Dos meses más adelante, en enero, yo estaba un poco más repuesta y me había
acostumbrado a vivir sola. Uno de esos días, Juan apareció por sorpresa y me pidió
que me fuera con él a su casa, que me olvidara de todo por una noche, solo por una. Él
quería que disfrutáramos de nuestro amor aunque fuera a escondidas. Por supuesto, no
me negué.

Esa noche fue la mejor de toda mi vida, fue una noche de pasión, ternura, besos,
caricias, abrazos y confidencias. Pero mi felicidad duró poco, quizás el destino, quizás
la suerte, lo que sé es que día a día veía a Juan apagarse como una vela. Por los
síntomas deduje que tenía tuberculosis, así que decidí mudarme a su casa hasta que
pereciera. Y así fue, en marzo ya todo había acabado. Ahora sí mi vida no tenía sentido
en esta tierra, debía estar con él dondequiera que fuera.

Pero esa idea rondó por poco tiempo en mi cabeza cuando descubrí que estaba
embarazada. ¡Tenía un hijo de Juan en mi vientre! La vida me había castigado muy
duro pero también me había regalado lo más preciado para una mujer, un hijo. En ese
momento decidí el nombre de mi bebé, se llamaría como su padre, Juan.
También busqué una foto de las cuatro hermanas para guardarle en el libro. Se la
dedicaba a Juan, el hombre que nos unió y a la vez nos separó.

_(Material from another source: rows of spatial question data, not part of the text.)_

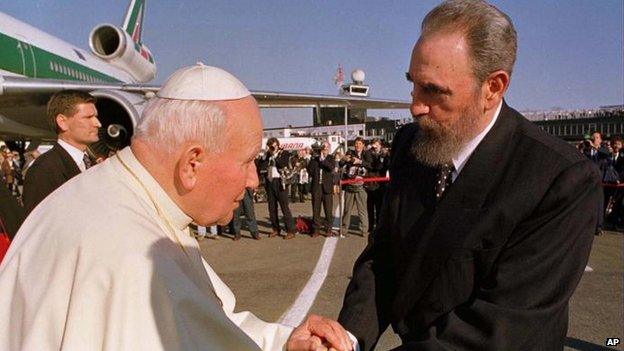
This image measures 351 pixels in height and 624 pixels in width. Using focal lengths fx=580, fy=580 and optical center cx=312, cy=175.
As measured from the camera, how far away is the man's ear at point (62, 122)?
4.43 m

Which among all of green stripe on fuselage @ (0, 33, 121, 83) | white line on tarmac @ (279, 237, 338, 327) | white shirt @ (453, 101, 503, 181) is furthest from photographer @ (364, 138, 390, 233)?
white shirt @ (453, 101, 503, 181)

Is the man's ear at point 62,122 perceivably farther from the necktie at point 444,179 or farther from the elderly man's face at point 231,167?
the necktie at point 444,179

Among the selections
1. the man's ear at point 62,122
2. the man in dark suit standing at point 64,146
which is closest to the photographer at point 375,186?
the man in dark suit standing at point 64,146

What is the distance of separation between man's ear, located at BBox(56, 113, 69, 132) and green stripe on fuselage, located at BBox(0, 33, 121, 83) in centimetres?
828

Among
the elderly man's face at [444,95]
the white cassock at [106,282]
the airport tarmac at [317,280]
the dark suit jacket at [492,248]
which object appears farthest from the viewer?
the airport tarmac at [317,280]

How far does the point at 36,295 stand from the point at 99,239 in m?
0.21

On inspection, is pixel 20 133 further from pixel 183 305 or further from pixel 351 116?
pixel 351 116

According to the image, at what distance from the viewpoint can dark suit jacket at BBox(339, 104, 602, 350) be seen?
1.66 metres

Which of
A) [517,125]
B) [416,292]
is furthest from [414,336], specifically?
[517,125]

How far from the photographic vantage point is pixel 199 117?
1.56m

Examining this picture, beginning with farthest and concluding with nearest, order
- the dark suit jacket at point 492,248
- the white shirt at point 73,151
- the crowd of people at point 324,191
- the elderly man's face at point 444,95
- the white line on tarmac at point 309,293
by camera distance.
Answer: the crowd of people at point 324,191
the white line on tarmac at point 309,293
the white shirt at point 73,151
the elderly man's face at point 444,95
the dark suit jacket at point 492,248

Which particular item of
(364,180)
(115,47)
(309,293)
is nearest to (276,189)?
(364,180)

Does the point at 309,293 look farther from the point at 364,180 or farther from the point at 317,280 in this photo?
the point at 364,180

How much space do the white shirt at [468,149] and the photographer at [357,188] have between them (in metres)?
9.20
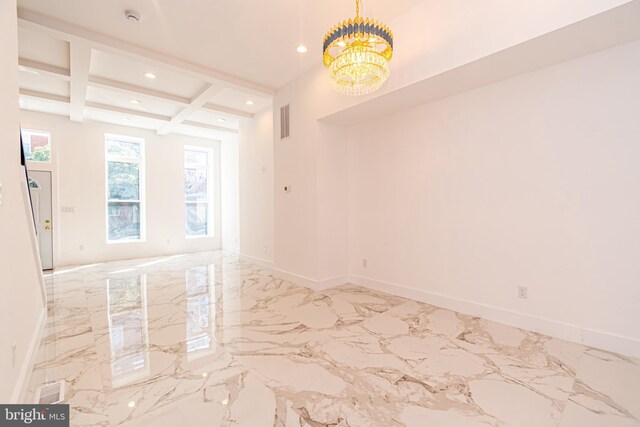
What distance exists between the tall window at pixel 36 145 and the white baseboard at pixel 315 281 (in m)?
5.78

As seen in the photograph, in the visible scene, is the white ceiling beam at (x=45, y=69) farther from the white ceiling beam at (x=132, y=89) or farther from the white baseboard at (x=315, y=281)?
the white baseboard at (x=315, y=281)

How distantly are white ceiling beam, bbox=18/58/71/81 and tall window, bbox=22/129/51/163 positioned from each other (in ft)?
8.59

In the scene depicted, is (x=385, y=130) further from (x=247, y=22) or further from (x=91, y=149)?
(x=91, y=149)

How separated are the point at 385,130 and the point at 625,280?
2.95 metres

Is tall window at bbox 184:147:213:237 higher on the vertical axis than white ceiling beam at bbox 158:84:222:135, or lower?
lower

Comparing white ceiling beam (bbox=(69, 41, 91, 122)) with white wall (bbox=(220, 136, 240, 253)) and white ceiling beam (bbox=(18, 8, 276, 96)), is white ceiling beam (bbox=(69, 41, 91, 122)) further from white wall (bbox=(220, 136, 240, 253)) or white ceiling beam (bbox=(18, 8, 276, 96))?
white wall (bbox=(220, 136, 240, 253))

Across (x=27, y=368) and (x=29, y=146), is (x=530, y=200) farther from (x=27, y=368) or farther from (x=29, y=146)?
(x=29, y=146)

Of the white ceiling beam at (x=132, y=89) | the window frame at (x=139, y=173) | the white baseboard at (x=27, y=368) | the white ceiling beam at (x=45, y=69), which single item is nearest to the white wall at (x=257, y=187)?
the white ceiling beam at (x=132, y=89)

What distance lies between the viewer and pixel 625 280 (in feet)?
7.87

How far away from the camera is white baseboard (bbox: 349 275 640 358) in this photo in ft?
7.85

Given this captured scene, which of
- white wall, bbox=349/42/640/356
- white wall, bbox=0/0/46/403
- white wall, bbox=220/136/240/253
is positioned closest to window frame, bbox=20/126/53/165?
white wall, bbox=220/136/240/253

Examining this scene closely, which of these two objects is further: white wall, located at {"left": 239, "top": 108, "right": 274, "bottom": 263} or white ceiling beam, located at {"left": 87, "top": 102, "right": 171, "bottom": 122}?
white wall, located at {"left": 239, "top": 108, "right": 274, "bottom": 263}

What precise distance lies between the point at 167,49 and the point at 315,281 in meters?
3.73

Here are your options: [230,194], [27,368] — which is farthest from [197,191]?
[27,368]
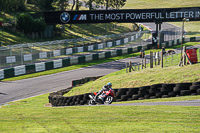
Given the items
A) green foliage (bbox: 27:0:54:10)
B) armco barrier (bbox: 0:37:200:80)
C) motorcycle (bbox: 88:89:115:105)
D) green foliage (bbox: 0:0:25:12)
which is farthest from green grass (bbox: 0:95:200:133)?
green foliage (bbox: 27:0:54:10)

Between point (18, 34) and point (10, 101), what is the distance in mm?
30989

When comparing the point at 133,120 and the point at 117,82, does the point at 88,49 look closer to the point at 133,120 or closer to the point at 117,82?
the point at 117,82

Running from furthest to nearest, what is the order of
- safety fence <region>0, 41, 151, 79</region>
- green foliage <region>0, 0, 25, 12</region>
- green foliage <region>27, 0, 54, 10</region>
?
green foliage <region>27, 0, 54, 10</region>, green foliage <region>0, 0, 25, 12</region>, safety fence <region>0, 41, 151, 79</region>

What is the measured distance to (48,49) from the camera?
40.6 metres

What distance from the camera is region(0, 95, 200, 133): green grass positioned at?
811cm

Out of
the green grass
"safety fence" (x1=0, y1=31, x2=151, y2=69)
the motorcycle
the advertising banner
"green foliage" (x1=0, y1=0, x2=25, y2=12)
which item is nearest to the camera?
the green grass

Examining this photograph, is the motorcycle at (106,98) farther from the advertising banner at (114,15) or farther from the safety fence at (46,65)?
the advertising banner at (114,15)

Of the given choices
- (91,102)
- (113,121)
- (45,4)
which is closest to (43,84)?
(91,102)

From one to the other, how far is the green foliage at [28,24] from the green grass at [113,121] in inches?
1736

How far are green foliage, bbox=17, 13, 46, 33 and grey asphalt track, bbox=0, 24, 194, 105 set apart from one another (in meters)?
20.6

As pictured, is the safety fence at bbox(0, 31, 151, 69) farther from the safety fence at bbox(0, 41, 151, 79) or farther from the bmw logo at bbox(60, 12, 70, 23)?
the bmw logo at bbox(60, 12, 70, 23)

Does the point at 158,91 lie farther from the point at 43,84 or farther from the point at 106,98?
the point at 43,84

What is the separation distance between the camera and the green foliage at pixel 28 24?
5297cm

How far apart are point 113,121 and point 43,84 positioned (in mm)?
20455
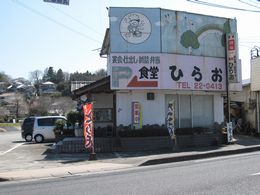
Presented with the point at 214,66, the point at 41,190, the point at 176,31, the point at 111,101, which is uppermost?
the point at 176,31

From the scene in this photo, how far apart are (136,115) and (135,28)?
14.6 feet

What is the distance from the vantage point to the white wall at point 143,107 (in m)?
21.5

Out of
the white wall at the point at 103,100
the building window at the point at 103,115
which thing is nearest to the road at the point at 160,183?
the building window at the point at 103,115

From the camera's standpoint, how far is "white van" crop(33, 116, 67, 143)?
28.8m

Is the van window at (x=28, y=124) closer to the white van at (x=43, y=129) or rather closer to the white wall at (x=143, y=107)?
the white van at (x=43, y=129)

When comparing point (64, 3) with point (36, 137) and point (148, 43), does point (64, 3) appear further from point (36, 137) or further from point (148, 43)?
point (36, 137)

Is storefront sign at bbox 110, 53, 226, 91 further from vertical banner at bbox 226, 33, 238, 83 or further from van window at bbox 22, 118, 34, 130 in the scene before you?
van window at bbox 22, 118, 34, 130

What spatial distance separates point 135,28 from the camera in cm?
2128

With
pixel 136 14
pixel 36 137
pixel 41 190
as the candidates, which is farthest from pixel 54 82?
pixel 41 190

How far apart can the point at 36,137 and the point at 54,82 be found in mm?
110396

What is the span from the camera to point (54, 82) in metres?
137

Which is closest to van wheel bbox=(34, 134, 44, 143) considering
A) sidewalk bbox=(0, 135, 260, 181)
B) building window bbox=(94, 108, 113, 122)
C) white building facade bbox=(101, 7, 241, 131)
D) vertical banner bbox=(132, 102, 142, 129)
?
building window bbox=(94, 108, 113, 122)

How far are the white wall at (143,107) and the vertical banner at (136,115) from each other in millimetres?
379

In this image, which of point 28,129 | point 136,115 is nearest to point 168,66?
point 136,115
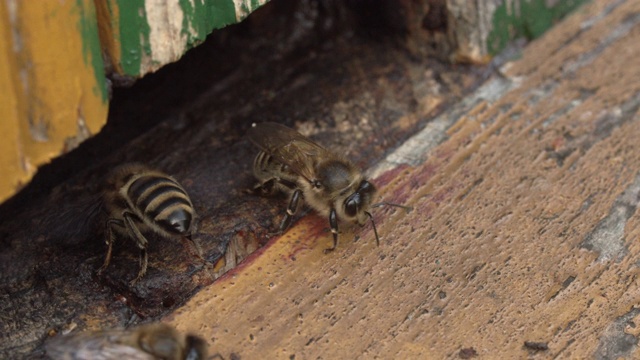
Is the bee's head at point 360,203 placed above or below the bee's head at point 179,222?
below

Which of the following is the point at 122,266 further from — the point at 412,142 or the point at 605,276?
the point at 605,276

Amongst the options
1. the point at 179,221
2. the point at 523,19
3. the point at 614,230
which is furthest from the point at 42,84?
the point at 523,19

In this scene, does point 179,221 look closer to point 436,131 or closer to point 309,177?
point 309,177

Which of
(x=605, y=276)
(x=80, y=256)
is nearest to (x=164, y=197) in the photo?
(x=80, y=256)

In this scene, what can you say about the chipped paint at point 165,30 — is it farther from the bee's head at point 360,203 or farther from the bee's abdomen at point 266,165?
the bee's head at point 360,203

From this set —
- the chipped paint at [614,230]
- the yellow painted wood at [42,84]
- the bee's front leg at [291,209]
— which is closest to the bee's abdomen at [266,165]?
the bee's front leg at [291,209]

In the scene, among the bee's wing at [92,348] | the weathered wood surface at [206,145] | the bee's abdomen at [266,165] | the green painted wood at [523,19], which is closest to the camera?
the bee's wing at [92,348]
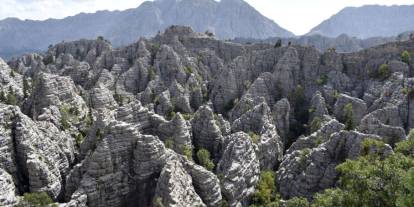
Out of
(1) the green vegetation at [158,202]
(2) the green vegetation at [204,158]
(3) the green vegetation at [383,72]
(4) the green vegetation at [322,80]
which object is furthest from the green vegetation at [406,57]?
(1) the green vegetation at [158,202]

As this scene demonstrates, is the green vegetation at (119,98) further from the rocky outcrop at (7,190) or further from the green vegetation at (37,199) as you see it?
the green vegetation at (37,199)

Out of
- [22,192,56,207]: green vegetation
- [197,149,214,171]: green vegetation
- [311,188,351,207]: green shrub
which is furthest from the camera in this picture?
[197,149,214,171]: green vegetation

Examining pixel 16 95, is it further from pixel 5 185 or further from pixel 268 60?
pixel 268 60

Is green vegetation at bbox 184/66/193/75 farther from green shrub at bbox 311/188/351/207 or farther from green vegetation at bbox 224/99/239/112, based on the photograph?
green shrub at bbox 311/188/351/207

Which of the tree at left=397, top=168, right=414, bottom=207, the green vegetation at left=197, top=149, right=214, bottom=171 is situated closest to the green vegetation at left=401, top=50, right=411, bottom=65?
the green vegetation at left=197, top=149, right=214, bottom=171

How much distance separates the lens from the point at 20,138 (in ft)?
193

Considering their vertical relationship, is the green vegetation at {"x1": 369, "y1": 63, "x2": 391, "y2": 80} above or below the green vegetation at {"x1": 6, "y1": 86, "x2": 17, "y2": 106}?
above

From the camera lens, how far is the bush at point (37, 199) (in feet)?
166

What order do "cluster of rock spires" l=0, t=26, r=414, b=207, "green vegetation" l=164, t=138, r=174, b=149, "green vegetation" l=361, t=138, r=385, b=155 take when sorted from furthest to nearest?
"green vegetation" l=164, t=138, r=174, b=149
"green vegetation" l=361, t=138, r=385, b=155
"cluster of rock spires" l=0, t=26, r=414, b=207

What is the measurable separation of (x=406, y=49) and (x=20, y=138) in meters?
101

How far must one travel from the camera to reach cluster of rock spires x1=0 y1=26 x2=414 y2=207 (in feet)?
188

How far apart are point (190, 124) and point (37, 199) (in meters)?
35.0

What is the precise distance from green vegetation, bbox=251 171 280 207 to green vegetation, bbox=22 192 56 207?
26805 mm

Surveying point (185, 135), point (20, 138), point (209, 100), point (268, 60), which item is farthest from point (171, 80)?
point (20, 138)
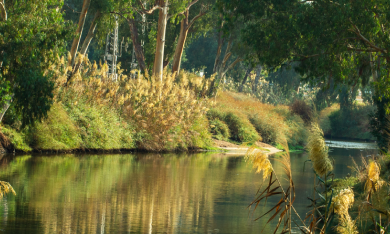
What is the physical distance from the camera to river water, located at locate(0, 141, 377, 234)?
9.03m

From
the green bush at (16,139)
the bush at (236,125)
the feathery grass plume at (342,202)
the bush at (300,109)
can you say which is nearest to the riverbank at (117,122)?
the green bush at (16,139)

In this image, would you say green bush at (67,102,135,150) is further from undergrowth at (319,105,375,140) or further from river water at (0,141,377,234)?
undergrowth at (319,105,375,140)

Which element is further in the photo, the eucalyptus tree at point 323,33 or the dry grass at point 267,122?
the dry grass at point 267,122

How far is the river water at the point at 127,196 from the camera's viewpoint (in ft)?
29.6

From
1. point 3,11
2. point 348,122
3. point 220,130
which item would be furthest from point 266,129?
point 348,122

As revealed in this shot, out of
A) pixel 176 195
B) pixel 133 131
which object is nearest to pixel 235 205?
pixel 176 195

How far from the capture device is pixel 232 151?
30.2 meters

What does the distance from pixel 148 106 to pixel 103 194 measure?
12.7 m

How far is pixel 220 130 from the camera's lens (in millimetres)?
33094

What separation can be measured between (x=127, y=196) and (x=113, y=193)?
0.47 m

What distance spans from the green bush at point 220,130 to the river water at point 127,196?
456 inches

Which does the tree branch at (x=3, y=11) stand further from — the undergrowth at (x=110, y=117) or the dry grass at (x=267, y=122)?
the dry grass at (x=267, y=122)

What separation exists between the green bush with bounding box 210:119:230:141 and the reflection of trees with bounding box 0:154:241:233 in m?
11.7

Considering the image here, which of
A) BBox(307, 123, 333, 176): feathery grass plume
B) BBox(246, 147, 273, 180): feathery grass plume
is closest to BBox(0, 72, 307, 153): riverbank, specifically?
BBox(246, 147, 273, 180): feathery grass plume
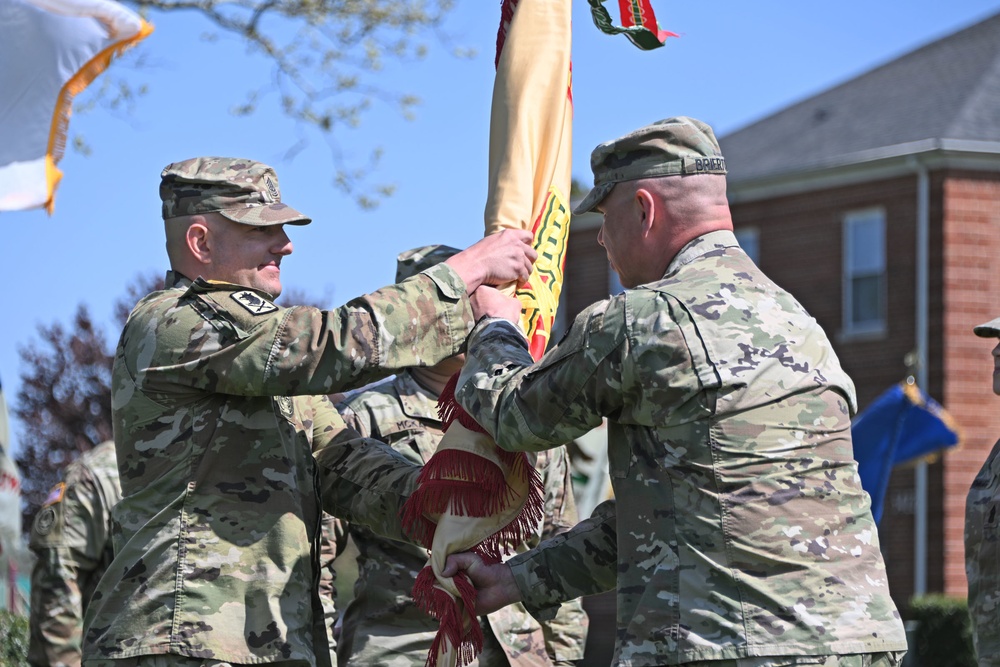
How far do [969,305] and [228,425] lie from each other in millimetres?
20882

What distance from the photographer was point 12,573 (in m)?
14.2

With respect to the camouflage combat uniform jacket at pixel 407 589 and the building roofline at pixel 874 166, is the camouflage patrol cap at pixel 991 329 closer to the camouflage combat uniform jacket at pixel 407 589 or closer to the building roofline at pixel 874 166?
the camouflage combat uniform jacket at pixel 407 589

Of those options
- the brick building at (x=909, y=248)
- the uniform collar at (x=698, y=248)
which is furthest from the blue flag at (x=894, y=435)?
the uniform collar at (x=698, y=248)

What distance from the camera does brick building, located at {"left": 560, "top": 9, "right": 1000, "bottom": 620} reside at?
23.1m

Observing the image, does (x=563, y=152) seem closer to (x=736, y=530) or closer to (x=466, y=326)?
(x=466, y=326)

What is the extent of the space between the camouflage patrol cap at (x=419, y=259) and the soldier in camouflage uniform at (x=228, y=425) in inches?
44.7

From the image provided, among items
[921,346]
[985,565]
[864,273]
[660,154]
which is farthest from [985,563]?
[864,273]

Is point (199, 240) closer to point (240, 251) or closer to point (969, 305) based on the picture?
point (240, 251)

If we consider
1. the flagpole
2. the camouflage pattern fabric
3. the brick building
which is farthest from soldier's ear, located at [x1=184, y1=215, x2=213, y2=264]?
the flagpole

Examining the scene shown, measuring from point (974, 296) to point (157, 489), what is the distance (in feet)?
69.2

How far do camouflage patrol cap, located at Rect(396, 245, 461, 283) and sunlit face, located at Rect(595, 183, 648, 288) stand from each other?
167 centimetres

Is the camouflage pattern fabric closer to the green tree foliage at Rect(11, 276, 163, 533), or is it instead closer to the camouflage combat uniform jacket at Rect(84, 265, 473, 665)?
the camouflage combat uniform jacket at Rect(84, 265, 473, 665)

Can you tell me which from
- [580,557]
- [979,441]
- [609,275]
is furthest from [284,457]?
[609,275]

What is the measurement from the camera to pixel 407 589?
5348 millimetres
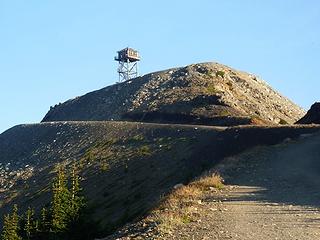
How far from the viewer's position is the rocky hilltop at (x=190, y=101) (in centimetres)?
6856

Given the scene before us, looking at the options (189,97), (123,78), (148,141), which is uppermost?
(123,78)

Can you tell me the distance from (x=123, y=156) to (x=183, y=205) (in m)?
32.8

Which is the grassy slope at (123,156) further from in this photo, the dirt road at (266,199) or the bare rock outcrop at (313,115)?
the bare rock outcrop at (313,115)

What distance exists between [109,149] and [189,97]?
2211cm

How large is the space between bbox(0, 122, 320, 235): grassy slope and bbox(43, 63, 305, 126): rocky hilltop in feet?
26.8

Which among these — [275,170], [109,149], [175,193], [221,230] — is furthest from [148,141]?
[221,230]

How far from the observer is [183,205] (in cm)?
1856

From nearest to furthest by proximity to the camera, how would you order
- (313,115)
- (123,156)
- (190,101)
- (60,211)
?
(60,211) < (123,156) < (313,115) < (190,101)

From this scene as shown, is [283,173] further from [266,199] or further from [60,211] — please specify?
[60,211]

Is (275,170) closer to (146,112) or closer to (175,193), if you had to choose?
(175,193)

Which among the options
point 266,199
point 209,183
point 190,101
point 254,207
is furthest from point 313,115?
point 254,207

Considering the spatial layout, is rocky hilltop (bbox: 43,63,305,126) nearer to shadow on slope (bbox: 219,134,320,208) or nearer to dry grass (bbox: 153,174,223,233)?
shadow on slope (bbox: 219,134,320,208)

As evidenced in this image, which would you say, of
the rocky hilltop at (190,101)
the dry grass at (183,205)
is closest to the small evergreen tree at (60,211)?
the dry grass at (183,205)

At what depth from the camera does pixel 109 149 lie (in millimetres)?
56281
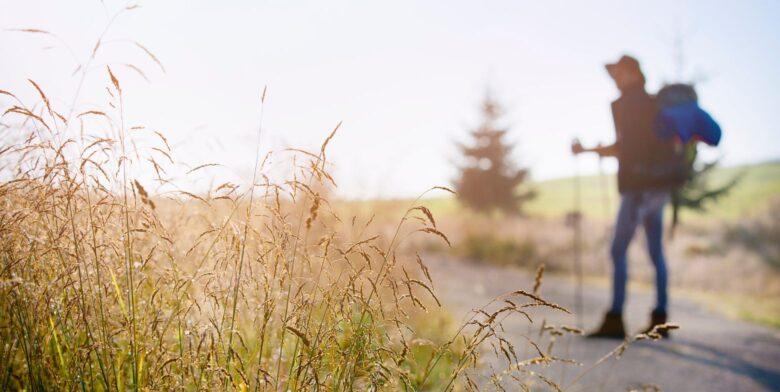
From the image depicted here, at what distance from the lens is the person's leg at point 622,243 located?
17.1 ft

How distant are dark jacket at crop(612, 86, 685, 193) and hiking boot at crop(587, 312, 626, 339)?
110 centimetres

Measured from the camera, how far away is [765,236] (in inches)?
834

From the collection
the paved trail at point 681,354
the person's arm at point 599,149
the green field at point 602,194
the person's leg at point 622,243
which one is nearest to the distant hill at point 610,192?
the green field at point 602,194

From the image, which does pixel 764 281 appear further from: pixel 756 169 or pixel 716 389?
pixel 756 169

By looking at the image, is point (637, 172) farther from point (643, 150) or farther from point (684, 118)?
point (684, 118)

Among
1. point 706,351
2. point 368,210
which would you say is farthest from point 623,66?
point 368,210

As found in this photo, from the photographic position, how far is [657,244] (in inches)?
207

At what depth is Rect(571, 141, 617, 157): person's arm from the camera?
520 centimetres

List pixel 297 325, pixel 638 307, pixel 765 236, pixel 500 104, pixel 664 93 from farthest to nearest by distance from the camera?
pixel 500 104 → pixel 765 236 → pixel 638 307 → pixel 664 93 → pixel 297 325

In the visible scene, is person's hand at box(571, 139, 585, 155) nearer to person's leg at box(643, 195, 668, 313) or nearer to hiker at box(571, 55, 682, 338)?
hiker at box(571, 55, 682, 338)

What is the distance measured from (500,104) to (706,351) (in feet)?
86.4

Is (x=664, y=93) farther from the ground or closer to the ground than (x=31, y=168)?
farther from the ground

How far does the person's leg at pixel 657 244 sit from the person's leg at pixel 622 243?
153mm

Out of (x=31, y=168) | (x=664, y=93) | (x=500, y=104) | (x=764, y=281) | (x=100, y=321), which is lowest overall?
(x=764, y=281)
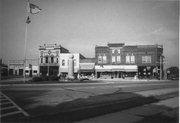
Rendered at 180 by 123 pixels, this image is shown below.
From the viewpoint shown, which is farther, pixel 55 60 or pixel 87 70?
pixel 55 60

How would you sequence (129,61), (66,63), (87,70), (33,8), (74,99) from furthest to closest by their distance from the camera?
(66,63), (87,70), (129,61), (33,8), (74,99)

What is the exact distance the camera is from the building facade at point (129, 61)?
142ft

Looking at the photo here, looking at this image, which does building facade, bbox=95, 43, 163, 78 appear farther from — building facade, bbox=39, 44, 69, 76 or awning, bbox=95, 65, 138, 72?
building facade, bbox=39, 44, 69, 76

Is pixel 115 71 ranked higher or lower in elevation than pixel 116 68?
lower

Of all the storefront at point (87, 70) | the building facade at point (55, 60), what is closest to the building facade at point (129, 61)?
the storefront at point (87, 70)

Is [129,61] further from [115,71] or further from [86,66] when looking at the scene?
[86,66]

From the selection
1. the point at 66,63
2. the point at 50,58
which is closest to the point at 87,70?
the point at 66,63

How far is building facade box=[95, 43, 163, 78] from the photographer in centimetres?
4331

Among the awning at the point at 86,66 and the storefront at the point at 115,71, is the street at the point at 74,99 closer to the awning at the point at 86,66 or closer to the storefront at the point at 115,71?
the storefront at the point at 115,71

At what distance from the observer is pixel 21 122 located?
16.9 ft

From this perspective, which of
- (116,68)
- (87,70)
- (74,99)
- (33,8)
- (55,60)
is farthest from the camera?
(55,60)

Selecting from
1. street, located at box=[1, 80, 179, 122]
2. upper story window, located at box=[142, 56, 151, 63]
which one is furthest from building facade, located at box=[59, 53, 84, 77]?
street, located at box=[1, 80, 179, 122]

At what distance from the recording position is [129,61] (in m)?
44.2

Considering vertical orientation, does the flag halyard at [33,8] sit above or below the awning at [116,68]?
above
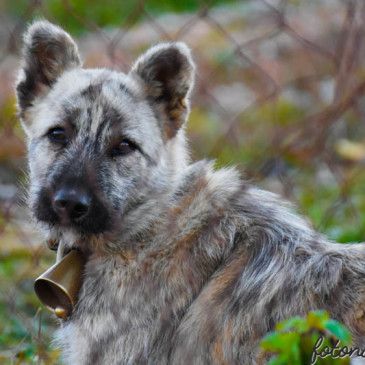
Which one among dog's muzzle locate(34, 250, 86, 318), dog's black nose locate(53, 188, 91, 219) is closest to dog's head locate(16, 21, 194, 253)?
dog's black nose locate(53, 188, 91, 219)

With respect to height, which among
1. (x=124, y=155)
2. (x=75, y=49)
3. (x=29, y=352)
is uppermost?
(x=75, y=49)

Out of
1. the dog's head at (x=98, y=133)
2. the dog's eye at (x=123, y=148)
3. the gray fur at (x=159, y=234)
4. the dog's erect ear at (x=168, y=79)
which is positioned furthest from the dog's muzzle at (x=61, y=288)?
the dog's erect ear at (x=168, y=79)

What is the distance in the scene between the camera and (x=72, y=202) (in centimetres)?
329

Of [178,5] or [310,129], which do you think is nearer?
[310,129]

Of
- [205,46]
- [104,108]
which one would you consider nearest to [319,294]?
[104,108]

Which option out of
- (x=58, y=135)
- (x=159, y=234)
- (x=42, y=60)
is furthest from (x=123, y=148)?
(x=42, y=60)

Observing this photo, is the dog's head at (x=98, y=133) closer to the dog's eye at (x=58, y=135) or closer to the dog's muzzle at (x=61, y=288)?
the dog's eye at (x=58, y=135)

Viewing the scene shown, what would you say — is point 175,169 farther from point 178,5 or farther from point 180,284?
point 178,5

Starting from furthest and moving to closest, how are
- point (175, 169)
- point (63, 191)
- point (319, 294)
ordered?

Durante los meses de embarazo decidí escribir esta historia qué ahora tú estás leyendo,
quizás seas tú Juan o quizás alguno de mis nietos. Sea quien sea, Carmen Díaz ha
resumido su vida en unas líneas.

El libro terminaba con una dedicatoria a Juan. Carla tenía muchas preguntas que hacerle
a su padre puesto que ya había resuelto otras tan obvias como que Carmen era su
abuela, Juan su abuelo y su propio padre era el fruto de su relación.
Mientras meditaba sobre qué le preguntaría a su padre sentada en la cama con el libro en
las manos, vio pasar a su padre por el pasillo.
-Papá, ¿te importaría venir un momento?
- Claro, hija.
- Verás, acabo de terminar de leer el libro que me regaló la tía María y tengo algunas
preguntas que hacerte.
- Está bien, supongo que sabrás que la que escribió el libro era mi madre, o sea, tu
abuela.
- Sí, hasta ahí todo claro, pero… yo he estudiado en el colegio los amores de Bécquer y
le encuentro mucha relación con lo que les pasó a Josefa, María y Juana. No sé es como
si estuvieran relacionadas las dos épocas.
- Vale. Verás Carla, tu abuela me contó que el hermano de Juan, mi padre, se llamaba
Gustavo Adolfo Bécquer; que por ese entonces era un poeta de pacotilla, entonces él
necesitaba alguna historia que lo inspirase para hacer buena poesía y la abuela le contó
la historia de sus tres hermanas. De ahí viene la historia de los tres amores de Bécquer,
precisamente del puño y letra de tu abuela. ¿Qué te parece?
- Me parece fenomenal, la verdad. Y pienso que la abuela fue una persona muy valiente
y que logró salir adelante gracias a ti y al abuelo. Gracias por contestarme a las
preguntas, papá.
- De nada.

Carla suspiró, lo que menos se podía esperar es que un poeta tan importante como fue
Bécquer estuviera relacionado con la historia de la vida de su abuela. Cerró el libro y lo
guardó en el cajón de su escritorio, no sin antes, coger la foto con la dedicatoria para
pegarla en la pared de su habitación.